Partitioning Large Tables

PostgreSQL Table Partitioning

-- Create partitioned table
CREATE TABLE orders (
  id BIGSERIAL,
  customer_id INTEGER,
  order_date DATE,
  total DECIMAL(10,2),
  PRIMARY KEY (id, order_date)
) PARTITION BY RANGE (order_date);

-- Create partitions
CREATE TABLE orders_2024 PARTITION OF orders
FOR VALUES FROM ('2024-01-01') TO ('2025-01-01');

CREATE TABLE orders_2025 PARTITION OF orders
FOR VALUES FROM ('2025-01-01') TO ('2026-01-01');

-- Indexes on partitioned table
CREATE INDEX idx_orders_customer ON orders(customer_id);

-- Queries automatically use correct partition
SELECT * FROM orders WHERE order_date = '2025-06-15';

Performance Testing

Load Testing with pgbench

# Initialize test database
pgbench -i -s 50 testdb

# Run benchmark
pgbench -c 10 -j 2 -t 1000 testdb

# Custom script
cat > test.sql << EOF
\set id random(1, 100000)
SELECT * FROM users WHERE id = :id;
EOF

pgbench -c 10 -f test.sql -T 60 testdb

Database Checklist

✓ Indexes on frequently queried columns
✓ No SELECT * in production code
✓ Connection pooling configured
✓ Query result caching where appropriate
✓ Slow query monitoring enabled
✓ Regular VACUUM/ANALYZE (PostgreSQL)
✓ Appropriate data types used
✓ Foreign key constraints defined
✓ Backup and recovery procedures tested
✓ Performance baselines established

Conclusion

Database optimization is an ongoing process that requires monitoring, testing, and refinement.

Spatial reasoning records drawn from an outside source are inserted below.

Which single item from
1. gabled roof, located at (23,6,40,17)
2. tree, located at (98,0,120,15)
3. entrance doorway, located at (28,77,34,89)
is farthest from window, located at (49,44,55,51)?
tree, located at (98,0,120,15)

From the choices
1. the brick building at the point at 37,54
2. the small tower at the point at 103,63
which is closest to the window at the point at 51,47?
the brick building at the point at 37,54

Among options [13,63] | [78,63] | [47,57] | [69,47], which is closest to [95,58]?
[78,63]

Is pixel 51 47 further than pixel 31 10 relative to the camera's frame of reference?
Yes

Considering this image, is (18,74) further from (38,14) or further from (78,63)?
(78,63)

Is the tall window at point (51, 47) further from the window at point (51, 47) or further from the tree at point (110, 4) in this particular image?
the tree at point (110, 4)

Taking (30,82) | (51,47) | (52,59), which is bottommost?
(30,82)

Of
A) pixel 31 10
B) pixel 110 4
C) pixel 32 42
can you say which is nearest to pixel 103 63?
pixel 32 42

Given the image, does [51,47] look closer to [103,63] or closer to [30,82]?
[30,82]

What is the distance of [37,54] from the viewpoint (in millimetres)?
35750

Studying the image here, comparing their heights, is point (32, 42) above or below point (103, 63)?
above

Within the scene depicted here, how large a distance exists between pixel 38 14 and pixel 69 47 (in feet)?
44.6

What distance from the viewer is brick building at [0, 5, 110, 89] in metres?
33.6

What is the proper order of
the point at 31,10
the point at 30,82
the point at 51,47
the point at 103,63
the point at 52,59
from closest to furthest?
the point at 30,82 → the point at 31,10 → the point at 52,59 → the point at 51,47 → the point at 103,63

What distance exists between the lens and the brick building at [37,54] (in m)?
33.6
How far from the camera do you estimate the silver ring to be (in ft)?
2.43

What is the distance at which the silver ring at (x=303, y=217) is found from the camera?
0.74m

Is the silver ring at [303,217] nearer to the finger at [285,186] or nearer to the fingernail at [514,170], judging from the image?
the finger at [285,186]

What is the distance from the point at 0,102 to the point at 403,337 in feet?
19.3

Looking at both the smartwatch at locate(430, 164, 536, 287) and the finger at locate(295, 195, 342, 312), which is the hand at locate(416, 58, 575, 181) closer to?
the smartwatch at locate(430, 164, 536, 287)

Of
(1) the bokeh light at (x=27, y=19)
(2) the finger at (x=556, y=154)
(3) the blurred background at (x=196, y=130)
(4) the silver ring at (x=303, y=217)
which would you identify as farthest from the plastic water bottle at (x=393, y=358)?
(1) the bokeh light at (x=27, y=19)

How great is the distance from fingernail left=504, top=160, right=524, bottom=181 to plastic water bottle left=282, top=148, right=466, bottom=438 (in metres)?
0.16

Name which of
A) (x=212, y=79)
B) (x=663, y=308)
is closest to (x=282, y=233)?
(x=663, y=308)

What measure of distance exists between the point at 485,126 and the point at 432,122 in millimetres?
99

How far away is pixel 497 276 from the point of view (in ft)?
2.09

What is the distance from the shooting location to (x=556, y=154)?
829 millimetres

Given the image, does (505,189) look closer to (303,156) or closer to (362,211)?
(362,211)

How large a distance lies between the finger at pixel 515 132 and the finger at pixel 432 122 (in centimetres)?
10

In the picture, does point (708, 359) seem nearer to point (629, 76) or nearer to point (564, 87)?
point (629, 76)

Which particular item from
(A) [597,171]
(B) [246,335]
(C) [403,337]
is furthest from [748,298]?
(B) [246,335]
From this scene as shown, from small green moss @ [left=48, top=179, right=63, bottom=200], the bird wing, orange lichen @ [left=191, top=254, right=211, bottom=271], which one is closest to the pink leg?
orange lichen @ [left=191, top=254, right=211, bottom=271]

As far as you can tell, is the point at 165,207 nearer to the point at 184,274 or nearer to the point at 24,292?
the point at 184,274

Start with proper indexing, optimize your queries, implement caching where appropriate, and use connection pooling. Always measure before and after optimization to ensure your changes have the desired effect.

Remember that premature optimization can be counterproductive. Focus first on correct functionality, then optimize based on actual performance metrics and user experience. The best optimization is often the simplest: proper indexes, efficient queries, and appropriate hardware resources.